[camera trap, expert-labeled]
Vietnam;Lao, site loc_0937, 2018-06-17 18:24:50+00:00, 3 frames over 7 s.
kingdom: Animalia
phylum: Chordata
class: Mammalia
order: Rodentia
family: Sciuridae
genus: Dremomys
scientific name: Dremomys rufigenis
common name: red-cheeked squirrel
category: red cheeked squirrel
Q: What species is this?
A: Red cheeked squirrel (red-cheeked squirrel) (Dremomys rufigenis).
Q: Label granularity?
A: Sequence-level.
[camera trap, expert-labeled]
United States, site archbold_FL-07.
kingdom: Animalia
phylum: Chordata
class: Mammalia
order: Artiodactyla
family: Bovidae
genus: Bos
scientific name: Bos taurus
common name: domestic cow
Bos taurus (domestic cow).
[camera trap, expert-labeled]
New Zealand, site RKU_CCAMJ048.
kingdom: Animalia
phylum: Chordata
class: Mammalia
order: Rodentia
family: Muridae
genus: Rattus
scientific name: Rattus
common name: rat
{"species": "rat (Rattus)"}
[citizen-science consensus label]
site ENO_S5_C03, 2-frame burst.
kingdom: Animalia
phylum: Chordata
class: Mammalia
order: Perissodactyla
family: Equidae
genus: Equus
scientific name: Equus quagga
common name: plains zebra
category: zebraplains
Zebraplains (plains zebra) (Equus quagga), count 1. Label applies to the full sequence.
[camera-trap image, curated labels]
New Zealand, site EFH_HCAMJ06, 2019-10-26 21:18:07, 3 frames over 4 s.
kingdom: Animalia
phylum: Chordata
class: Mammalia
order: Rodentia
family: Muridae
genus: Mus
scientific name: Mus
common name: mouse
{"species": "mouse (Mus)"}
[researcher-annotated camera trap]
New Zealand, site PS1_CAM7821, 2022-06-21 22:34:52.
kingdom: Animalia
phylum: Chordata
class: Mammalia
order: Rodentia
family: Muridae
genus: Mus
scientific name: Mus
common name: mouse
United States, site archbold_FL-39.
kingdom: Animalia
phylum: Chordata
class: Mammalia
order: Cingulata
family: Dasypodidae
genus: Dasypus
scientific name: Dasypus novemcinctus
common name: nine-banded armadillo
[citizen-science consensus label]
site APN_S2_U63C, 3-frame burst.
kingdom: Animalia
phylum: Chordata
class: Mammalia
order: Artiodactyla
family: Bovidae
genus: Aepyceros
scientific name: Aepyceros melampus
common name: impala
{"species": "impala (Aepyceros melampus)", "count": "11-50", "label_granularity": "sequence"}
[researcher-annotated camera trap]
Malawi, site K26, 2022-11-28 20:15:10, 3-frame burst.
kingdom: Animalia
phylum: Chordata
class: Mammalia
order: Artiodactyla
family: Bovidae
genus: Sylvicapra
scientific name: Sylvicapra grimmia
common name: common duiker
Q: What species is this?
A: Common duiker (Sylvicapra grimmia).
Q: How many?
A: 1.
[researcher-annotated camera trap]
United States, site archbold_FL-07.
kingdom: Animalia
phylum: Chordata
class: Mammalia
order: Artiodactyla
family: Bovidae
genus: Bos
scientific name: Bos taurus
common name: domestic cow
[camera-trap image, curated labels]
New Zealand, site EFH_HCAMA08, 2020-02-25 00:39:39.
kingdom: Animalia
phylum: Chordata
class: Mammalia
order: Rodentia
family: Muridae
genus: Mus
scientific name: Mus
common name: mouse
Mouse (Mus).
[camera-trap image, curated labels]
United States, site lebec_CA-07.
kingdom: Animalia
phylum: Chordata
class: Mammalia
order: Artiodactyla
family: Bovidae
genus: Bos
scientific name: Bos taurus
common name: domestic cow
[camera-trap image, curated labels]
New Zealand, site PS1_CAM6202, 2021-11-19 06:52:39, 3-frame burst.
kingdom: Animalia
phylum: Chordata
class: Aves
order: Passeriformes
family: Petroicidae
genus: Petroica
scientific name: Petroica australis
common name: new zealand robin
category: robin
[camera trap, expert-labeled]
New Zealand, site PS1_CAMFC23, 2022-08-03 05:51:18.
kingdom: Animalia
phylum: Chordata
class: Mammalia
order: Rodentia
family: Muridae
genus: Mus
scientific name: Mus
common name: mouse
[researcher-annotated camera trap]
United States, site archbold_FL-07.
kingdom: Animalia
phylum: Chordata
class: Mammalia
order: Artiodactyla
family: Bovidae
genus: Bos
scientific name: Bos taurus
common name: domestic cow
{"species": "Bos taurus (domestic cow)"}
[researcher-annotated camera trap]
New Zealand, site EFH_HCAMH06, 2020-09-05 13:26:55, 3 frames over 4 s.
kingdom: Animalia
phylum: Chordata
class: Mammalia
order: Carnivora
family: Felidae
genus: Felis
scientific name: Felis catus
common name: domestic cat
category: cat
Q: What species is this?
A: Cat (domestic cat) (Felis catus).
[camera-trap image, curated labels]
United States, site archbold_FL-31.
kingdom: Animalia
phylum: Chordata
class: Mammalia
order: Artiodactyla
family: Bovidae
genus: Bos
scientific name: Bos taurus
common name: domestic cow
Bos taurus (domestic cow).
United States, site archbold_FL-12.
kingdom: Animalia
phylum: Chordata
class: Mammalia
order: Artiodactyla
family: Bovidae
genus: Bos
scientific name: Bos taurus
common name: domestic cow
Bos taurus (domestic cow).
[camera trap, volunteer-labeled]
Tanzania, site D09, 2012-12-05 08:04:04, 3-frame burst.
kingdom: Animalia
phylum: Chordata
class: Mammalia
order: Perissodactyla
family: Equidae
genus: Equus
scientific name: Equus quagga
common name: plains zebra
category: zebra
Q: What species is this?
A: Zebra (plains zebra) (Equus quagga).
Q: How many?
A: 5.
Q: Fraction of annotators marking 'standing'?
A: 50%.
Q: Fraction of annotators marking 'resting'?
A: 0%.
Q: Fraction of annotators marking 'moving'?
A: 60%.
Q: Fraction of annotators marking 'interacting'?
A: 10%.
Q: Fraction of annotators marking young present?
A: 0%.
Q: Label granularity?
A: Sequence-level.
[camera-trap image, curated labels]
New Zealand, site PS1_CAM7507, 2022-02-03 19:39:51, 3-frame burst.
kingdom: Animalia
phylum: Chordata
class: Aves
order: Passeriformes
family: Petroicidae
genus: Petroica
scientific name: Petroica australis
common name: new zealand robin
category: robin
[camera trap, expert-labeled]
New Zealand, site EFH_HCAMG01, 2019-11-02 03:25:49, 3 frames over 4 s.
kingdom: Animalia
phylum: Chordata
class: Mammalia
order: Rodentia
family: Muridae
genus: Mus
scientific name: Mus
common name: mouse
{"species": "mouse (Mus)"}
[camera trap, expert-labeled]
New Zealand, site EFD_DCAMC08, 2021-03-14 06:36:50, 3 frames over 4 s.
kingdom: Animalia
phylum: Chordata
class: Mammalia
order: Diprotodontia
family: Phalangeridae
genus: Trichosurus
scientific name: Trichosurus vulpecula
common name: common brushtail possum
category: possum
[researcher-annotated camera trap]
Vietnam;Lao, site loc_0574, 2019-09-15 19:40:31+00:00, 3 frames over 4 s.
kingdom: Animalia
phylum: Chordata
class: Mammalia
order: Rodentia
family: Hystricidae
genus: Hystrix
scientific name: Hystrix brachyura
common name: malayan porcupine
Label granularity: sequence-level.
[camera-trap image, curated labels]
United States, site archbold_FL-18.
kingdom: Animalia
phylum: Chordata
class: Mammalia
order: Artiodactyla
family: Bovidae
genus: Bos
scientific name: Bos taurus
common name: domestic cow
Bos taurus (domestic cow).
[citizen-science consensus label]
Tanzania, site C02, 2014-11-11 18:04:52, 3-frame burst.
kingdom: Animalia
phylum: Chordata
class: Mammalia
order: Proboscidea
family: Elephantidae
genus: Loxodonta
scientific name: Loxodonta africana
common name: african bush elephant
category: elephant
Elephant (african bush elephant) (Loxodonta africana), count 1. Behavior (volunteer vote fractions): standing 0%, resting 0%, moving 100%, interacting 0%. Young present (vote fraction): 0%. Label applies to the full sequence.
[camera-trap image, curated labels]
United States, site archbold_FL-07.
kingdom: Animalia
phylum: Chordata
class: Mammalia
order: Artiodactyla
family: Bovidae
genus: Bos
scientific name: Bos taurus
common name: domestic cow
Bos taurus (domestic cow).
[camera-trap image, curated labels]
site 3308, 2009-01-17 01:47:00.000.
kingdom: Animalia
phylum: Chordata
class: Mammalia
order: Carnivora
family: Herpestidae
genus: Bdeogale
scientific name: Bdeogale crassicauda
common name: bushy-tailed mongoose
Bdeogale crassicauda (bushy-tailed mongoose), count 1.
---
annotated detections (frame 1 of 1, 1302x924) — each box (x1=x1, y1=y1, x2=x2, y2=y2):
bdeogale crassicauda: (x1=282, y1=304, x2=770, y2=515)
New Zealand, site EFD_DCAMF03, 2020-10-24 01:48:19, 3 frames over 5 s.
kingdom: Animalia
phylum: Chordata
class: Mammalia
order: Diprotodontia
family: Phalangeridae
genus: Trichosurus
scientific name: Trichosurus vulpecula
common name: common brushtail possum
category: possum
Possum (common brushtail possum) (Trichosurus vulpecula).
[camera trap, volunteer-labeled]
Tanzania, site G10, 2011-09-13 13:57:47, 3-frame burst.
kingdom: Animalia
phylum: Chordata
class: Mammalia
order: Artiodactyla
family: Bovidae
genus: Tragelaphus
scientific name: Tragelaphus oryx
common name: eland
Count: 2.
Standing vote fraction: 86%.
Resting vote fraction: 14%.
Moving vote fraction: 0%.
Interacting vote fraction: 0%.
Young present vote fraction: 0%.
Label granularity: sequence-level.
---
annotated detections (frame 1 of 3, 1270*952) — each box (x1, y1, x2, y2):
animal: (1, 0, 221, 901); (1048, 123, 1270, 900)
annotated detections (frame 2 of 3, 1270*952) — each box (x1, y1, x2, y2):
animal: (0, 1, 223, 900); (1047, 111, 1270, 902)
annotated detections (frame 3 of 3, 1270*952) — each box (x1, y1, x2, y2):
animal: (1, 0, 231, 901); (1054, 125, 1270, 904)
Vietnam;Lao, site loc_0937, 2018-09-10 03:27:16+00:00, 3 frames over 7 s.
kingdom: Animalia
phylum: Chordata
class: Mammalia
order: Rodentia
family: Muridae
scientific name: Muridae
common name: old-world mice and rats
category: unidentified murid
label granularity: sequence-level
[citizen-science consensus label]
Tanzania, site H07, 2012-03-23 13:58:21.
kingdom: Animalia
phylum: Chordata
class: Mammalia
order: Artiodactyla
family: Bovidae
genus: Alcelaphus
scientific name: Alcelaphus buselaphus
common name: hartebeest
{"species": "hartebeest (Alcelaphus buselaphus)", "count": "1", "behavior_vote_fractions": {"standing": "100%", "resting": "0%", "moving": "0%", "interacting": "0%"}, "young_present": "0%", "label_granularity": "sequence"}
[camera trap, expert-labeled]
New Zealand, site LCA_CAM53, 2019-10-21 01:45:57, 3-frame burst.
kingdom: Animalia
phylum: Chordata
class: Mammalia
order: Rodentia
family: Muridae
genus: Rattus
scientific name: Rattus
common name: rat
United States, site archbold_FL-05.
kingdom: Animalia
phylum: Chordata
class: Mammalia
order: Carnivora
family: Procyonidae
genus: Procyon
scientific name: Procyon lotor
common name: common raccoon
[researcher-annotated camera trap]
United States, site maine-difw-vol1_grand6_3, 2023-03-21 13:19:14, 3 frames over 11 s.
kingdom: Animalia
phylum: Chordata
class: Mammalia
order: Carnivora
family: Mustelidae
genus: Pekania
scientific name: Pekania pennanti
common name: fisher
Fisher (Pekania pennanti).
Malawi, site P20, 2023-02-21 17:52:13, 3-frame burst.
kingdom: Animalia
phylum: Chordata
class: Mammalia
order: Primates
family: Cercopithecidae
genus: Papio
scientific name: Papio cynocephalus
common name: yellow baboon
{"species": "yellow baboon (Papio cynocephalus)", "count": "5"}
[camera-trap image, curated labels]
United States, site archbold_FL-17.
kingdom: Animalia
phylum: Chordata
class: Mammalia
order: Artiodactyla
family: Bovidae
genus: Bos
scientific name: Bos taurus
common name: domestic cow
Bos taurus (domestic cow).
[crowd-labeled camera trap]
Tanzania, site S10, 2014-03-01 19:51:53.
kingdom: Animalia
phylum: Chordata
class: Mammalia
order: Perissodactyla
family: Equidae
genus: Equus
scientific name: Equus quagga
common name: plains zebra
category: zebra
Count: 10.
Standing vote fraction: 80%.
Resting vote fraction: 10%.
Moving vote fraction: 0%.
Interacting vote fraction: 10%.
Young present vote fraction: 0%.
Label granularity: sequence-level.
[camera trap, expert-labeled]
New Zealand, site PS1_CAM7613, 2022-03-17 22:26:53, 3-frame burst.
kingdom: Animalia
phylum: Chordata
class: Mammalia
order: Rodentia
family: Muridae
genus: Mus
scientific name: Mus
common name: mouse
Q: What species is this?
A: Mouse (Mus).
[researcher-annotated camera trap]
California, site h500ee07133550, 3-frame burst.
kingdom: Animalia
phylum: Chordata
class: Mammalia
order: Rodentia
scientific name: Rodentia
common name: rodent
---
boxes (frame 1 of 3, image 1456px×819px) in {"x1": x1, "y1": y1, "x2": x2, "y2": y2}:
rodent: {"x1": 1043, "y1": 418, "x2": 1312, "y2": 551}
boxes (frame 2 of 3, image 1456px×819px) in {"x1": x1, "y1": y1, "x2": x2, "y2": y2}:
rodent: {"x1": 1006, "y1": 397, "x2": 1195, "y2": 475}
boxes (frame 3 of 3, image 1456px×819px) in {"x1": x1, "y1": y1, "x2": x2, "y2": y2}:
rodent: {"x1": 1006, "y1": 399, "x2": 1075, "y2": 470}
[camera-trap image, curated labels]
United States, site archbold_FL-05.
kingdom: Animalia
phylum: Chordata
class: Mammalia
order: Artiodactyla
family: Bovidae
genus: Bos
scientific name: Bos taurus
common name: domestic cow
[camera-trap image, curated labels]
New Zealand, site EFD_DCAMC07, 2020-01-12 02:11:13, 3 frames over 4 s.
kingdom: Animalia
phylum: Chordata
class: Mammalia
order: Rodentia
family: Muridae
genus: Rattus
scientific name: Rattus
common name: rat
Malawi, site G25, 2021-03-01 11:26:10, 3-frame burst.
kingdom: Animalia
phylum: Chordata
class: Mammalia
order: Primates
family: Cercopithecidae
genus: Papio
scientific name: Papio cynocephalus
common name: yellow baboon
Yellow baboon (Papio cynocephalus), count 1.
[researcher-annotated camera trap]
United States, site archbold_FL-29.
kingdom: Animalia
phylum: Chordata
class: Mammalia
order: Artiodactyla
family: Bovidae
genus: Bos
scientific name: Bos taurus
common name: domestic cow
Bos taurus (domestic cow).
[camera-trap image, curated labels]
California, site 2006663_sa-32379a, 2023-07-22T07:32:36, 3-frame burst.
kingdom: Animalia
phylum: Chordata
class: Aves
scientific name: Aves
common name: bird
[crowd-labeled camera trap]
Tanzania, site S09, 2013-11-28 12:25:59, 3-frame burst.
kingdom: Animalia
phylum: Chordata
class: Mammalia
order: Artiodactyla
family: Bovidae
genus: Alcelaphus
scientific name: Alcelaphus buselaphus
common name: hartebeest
━━━━━━━━━━━━━━━━
_Work required_.
The lines from the one containing "scientific name: Aves" through the final line of the listing above are all you should set down, exactly as written.

_Completed task_.
scientific name: Aves
common name: bird
[crowd-labeled camera trap]
Tanzania, site S09, 2013-11-28 12:25:59, 3-frame burst.
kingdom: Animalia
phylum: Chordata
class: Mammalia
order: Artiodactyla
family: Bovidae
genus: Alcelaphus
scientific name: Alcelaphus buselaphus
common name: hartebeest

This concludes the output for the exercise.